Here’s a question I never thought about: where did the oceans come from?

Scientists have wondered and this is what they think, according to Science Advisor.

Billions of years ago, asteroids bombarded Earth, bringing with them bits of water that coalesced into the ocean and helped make our planet habitable. But the details of how so much water could arrive in such small packages have been fuzzy.

In 2018, Japanese spacecraft Hayabusa2 visited Ryugu, a near-Earth asteroid studied to show us what materials could have been brought to Earth from other bodies in the solar system. The samples the craft returned from Ryugu’s surface were tiny: only a few grams in total. But when researchers analyzed two key isotopes used as geological clocks within them, lutetium-176 and hafnium-176, they noticed far higher levels than expected. This indicated that fluid, likely water, was washing out the isotopes from the rocks’ interior.

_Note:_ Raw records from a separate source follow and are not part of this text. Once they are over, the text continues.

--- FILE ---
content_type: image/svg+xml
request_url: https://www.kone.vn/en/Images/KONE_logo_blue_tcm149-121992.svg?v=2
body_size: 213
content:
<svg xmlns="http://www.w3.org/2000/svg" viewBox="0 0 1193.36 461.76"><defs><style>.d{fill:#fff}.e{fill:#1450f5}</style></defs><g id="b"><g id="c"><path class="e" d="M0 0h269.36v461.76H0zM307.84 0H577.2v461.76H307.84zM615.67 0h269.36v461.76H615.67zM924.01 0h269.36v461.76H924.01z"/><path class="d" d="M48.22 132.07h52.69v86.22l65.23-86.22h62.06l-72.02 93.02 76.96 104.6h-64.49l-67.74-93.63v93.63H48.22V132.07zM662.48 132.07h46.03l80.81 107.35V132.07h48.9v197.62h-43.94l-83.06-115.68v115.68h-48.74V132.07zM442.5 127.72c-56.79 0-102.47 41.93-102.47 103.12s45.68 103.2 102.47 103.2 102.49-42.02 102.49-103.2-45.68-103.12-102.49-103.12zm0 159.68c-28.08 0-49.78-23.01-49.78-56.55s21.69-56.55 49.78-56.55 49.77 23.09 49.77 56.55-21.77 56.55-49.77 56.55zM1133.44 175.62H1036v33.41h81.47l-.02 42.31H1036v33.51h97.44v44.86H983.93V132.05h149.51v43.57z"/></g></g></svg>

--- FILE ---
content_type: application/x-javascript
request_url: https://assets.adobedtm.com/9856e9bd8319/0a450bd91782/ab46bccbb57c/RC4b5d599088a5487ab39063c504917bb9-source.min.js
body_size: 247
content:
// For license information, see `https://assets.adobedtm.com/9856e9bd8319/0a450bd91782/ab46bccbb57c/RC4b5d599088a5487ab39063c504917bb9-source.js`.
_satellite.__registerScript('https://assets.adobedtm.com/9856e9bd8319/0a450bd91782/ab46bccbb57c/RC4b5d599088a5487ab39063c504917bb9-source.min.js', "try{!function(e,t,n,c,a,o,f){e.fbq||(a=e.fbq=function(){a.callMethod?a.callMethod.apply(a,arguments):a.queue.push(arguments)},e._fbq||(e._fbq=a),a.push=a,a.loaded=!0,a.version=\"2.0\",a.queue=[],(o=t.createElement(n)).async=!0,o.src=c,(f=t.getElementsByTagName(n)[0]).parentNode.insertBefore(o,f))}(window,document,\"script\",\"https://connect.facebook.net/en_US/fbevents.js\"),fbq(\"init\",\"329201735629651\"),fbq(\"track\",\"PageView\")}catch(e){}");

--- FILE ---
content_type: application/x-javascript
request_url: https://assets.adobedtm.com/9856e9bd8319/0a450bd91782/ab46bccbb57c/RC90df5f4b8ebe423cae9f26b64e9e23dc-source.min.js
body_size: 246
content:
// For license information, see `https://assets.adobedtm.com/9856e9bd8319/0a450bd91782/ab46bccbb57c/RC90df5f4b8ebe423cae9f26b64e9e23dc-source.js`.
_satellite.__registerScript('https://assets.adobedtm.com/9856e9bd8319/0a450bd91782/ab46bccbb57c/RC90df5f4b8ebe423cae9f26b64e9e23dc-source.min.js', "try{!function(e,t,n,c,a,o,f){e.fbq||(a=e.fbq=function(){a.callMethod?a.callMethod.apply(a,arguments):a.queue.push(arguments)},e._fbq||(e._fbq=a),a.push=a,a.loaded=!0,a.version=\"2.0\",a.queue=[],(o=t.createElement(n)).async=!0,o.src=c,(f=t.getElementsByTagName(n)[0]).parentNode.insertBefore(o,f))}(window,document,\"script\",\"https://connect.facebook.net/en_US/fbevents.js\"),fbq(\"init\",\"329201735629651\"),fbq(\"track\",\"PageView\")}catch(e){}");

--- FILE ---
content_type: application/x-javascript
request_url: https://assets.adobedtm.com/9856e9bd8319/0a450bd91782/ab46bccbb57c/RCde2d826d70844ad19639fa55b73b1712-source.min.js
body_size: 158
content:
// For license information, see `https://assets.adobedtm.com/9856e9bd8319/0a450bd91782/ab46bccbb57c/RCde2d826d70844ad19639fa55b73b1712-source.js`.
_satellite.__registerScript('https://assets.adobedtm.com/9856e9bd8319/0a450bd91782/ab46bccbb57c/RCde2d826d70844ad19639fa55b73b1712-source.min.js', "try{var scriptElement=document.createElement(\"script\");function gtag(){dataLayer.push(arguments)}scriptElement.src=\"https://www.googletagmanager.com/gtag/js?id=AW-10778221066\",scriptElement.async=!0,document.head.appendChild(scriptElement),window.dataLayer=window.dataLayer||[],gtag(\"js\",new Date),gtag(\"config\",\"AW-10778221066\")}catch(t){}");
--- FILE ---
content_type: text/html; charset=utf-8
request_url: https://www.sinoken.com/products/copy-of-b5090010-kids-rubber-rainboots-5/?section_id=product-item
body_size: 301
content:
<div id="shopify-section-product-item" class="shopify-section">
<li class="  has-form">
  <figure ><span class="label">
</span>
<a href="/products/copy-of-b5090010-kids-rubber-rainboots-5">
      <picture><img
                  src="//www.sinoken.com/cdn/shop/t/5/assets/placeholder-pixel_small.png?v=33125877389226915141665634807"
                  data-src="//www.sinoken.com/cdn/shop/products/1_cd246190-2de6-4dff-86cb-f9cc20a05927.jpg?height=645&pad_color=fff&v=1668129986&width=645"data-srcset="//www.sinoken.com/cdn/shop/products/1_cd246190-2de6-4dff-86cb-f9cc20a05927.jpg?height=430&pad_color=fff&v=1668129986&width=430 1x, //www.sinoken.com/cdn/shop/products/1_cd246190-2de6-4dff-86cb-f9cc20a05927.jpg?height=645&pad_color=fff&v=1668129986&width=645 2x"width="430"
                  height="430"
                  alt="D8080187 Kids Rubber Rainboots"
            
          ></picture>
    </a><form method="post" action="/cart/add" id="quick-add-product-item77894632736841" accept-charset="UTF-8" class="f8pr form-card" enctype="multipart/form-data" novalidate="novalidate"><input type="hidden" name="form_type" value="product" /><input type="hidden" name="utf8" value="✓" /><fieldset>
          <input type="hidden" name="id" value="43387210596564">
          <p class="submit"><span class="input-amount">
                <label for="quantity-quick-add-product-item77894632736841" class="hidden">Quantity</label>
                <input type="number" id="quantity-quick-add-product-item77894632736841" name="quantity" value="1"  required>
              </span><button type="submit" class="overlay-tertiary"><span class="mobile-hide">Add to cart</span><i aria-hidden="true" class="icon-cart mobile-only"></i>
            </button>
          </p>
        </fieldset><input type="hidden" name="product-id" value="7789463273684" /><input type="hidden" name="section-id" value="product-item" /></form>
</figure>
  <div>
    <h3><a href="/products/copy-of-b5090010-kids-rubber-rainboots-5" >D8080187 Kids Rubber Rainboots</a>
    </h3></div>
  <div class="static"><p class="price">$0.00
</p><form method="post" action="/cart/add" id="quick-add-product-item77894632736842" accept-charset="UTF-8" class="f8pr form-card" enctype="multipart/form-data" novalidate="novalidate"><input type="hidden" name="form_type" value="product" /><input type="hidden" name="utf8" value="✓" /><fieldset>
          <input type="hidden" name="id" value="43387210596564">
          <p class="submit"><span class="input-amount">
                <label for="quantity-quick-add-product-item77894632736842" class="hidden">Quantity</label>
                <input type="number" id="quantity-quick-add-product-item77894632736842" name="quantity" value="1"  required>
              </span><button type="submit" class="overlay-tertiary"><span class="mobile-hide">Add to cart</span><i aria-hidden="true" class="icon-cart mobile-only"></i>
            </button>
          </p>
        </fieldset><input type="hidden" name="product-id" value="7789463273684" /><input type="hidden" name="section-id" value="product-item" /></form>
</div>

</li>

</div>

The researchers hypothesize that Ryugu’s larger asteroid parent was in a space collision, triggering buried ice to melt and seep into its outer layers, chunks of which later broke off, like Ryugu. While researchers believed watery asteroids only occurred in the very young solar system, this theory would suggest they retained ice for a billion years. That in turn suggests that when asteroids like Ryugu’s parent crashed into Earth, they were carrying two to three times more water than we gave them credit for.

“Suddenly we have evidence that these [asteroids] were wetter than we previously thought, which meant that they can more reasonably explain the origin of the Earth’s oceans when they hit the early planet,” astronomer Jonti Horner, who was not involved in the work, told New Scientist.